What needs to be done: Give the data again in full, with every character unchanged.

Information shown:
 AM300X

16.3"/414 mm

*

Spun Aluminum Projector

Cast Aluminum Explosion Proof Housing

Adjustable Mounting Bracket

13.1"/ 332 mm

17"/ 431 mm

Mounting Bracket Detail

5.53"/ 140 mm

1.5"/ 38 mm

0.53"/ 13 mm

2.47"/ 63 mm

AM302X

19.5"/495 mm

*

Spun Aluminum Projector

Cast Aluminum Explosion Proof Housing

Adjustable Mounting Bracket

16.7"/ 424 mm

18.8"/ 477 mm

Answer section:
 AM300X

16.3"/414 mm

*

Spun Aluminum Projector

Cast Aluminum Explosion Proof Housing

Adjustable Mounting Bracket

13.1"/ 332 mm

17"/ 431 mm

Mounting Bracket Detail

5.53"/ 140 mm

1.5"/ 38 mm

0.53"/ 13 mm

2.47"/ 63 mm

AM302X

19.5"/495 mm

*

Spun Aluminum Projector

Cast Aluminum Explosion Proof Housing

Adjustable Mounting Bracket

16.7"/ 424 mm

18.8"/ 477 mm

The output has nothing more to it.